Let's consider dreams, which are also something we "watch." The activity in a dream is mirrored in things like eye movement patterns and inner ear muscle activity. Emotional centers of the brain fire away. The occipital (visual) area of the brain is going crazy, either as a consequence of the dream, or random firing which produces the dream (an interesting chicken-or-egg question that). Likely we would be trying to physically act out our dreams, were it not for an active inhibition of our muscles that accompanies REM sleep.

I view both the movie experience and dreams as analogues to what can happen while viewing porn. And btw, I'll bet there's a huge difference here between looking at a photo of a naked woman, and sex acts, in what response they produce.

What turns my world on it's head is that Bush's Attorney General Alberto Gonzolez announced back in 2003 that he is actively pursuing the porn industry to make up ground lost during the Clinton years. There was just another hearing rebroadcast again this weekend on C-Span with the hero of the anti-porn forces, Edwin Meese (A.G. under Reagan...) Meese was the one who's millions-dollar, years-long porn study determined that all forms of BD/SM (even consentual between married couples) are directly responsible for violence against women. (It is therefore embarassing to figure out how he explains the prevalence of Male submissive/Female Dominant sites fit into this theme) But what got my attention about the C-Span hearing was the fascinating use of the language which effectively blended all porn into Child porn. Ergo, we must now eradicate all porn to save the children.

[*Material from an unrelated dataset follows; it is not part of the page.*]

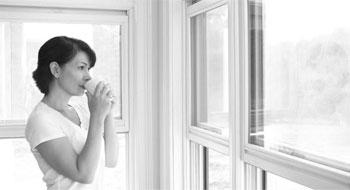Окна пвх Rehau – индивидуальное решение для каждого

I am sorry - but when we have betrayed the fundamental precepts of freedom and privacy under the guise of pursuing terrorists, I can't believe that all of these illegal intrusions into our lives are not going to also be used to make scapegoats and pseudo-Rosenbergs out of pornographers and those who view it. And whatever psychological, sociological, and emotional affects that porn has on society, I simply can't bring myself to agree that guys who subscribe to a particular set of websites should be frog-marched to the courthouse in front of the media as the new target of evil in our society.

If they are willing to make the argument that porn leads to the degradation of society because men see images that blinds them to their own impulses, then I have to wonder how you can make movies like "Hostel" and think that never a harmful thought was ever passed along. Showing images of people consentually having sex = inevitable destruction of society; showing images of psychopathic homicidal fantasies acted out on unwilling kidnapped victims desperately pleading for their life and being ignored with a smile before their brutal slaughter=perfectly normal entertainment.

Yes - porn addictions have cost a lot of men their marriages, boatloads of money, and a lot of people are getting rich from it. But if you use that logic to make porn the new evil, then someone has got to explain to me how we can keep alcohol, tobacco, and firearms legal. The destruction as a result of the latter is magnitudes greater than porn, and the outrage is somehow not on the agenda of our Attorney General.

Does this make sense to you?

Joe
Yeah, it does make sense to me. I don't disagree with anything you said, but want to point out an alternative, or additional, tactical rationale for the behavior you describe. The radical right cadre, in taking over the Republican Party have turned the Christian Evangelical right into the party's base. Thus, this constituency provides the votes that keep what was a faction, in power. And in control of most of federal a state governance.

All sorts of dangerous, ridiculous, and founding-fathers'-apoplexy-inducing [Congress intervening in Schaivo] initiatives, both inside and outside government, are designed to keep this base fired up, activated, and voting. Control of the most powerful nation in history is a stake. Virtually all the issues important to this constituency have been adopted, pushed, and showcased by Republican officeholders. Anti-porn is one of those.

The arguments presented by this campaign are non-rational, or pseudo-rational, engineered for specific motivational effect in specific populations. They are impervious to rational and logical counter argument as they operate emotionally. It's, ironically, an amoral initiative, as will become clear as the lies continue accumulating. Anyone interested could study the developement you mention as a basic model for all these rightwing psychomarketing campaigns.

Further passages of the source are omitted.